Ask HN: Quarter-life crisis - amathew
	I'm 25 years old and have a master's degree in political science. During my first year of grad school, I was introduced to R, Python, and C, and began to learn programming. Since completing grad school, I've started a small business which provides data analysis and visualization consulting services to small businesses and political campaigns.I continue to program with R and Python, and hope to expand my knowledge to other languages in the near future. Ultimately, I use programming as a tool to examine large data sets. My goal is to be a data scientist, data engineer, or computational scientist. I'm just not happy with the skill set that I currently have and can't imagine teaching myself the knowledge that I need. Thus, I'm sort of having a quarter life crisis in the sense that I'm really not sure what I'm doing with my life, and don't know how to proceed.<p>Given my background, I'm wonder whether it would be beneficial to return to university for a second bachelors degree. That second degree would likely be computer engineering. Oviously, I'd love not to be a non-trad student or have loads of debt, but I don't really seem to have any other options at the moment.<p>Has anyone had a similar experiance? What would you reccoment?<p>Any suggestions would be greatly appreciated.<p>Thanks.

Extracted records =>
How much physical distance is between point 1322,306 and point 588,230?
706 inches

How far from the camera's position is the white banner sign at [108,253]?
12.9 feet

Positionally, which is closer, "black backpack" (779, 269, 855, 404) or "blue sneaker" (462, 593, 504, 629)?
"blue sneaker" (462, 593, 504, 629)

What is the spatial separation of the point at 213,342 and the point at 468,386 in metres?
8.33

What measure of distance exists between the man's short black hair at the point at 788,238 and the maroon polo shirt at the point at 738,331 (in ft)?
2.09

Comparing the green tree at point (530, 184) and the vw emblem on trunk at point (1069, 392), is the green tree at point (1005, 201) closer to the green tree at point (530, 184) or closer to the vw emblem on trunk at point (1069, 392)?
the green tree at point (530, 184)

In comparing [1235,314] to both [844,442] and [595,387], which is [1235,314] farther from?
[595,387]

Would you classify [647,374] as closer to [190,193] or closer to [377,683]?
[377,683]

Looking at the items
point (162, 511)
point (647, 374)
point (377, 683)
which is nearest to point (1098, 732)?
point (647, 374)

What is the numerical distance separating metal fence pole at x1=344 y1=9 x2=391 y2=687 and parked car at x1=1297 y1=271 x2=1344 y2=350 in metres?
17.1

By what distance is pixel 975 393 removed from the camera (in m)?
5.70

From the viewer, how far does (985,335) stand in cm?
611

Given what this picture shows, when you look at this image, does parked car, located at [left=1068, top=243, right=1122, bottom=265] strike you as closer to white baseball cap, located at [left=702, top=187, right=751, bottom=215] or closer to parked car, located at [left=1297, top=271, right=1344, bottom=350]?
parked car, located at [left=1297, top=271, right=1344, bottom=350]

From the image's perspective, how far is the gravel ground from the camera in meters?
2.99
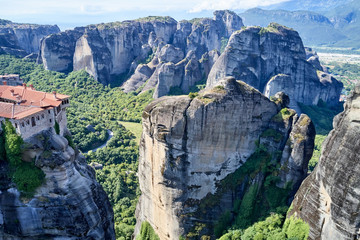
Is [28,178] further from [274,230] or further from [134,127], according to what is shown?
[134,127]

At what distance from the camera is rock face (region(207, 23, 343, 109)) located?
73.2 meters

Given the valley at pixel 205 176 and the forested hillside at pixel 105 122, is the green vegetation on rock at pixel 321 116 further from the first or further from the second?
the forested hillside at pixel 105 122

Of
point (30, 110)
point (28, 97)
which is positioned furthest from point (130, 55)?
point (30, 110)

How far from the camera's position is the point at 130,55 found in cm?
11262

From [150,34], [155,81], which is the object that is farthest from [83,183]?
[150,34]

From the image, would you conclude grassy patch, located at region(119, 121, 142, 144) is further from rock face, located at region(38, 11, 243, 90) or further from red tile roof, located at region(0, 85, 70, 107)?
red tile roof, located at region(0, 85, 70, 107)

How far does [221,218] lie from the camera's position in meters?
32.4

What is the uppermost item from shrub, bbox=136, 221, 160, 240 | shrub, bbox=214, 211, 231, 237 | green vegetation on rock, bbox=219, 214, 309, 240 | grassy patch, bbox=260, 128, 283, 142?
grassy patch, bbox=260, 128, 283, 142

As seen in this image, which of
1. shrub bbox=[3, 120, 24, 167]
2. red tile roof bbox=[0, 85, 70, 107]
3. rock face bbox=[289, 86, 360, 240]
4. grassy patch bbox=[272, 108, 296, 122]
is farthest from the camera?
grassy patch bbox=[272, 108, 296, 122]

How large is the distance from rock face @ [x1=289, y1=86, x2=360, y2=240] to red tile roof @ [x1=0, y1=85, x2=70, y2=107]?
2399cm

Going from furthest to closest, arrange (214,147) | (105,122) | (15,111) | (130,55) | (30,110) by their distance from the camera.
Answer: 1. (130,55)
2. (105,122)
3. (214,147)
4. (30,110)
5. (15,111)

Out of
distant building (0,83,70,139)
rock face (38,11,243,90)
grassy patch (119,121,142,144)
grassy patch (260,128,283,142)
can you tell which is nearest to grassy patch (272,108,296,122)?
grassy patch (260,128,283,142)

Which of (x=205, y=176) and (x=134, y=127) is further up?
(x=205, y=176)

What to do => Continue the Ask HN post above about a quarter-life crisis and a possible second degree, starting after its last line.

Task output =>
======
wallflower
A lot of questions - don't need to answer. Maybe they can jog your thinking...

What draws you to data visualization? Is it the sorcerer's apprentice type
visceral appeal of creating meaning out of seemingly entropic data? Or is it
you like the data visualization aspect more than the political
campaign/marketing of your business.

Reading between the lines, it seems you are comfortable (and doing fairly
well) bringing data visualization to small political campaigns - do you want
to expand that ambition? (e.g. in charge of real-time analytics for a large
political campaign). Or do you feel like you want to tell people at cocktail
parties that you are a data scientist? What would your dream job as a data
scientist be? Do you want to be in a position where your job is access to huge
data sets (Google, Facebook, Twitter) - for the ego and boasting of it? What
do you think of OKCupid's data analysis/data visualization blog on dating - do
you want to explore hypotheses and test them on large data sets? Is Edward
Tufte's book(s) a coffee table book or do you flip through it when you are
bored? You don't have his books? Did you want to enter the Netflix Prize
contest but felt you didn't have the skills to compete?

I've met some biostatisticians. It's hard to figure out what the heck they are
talking about - but they really do enjoy their job (providing quantifiable
evidence of drug efficacy).

I've also met some actuaries. They get paid a lot. It's a very secure career.
It's all numbers.

Some of the best visualizations are not that complex.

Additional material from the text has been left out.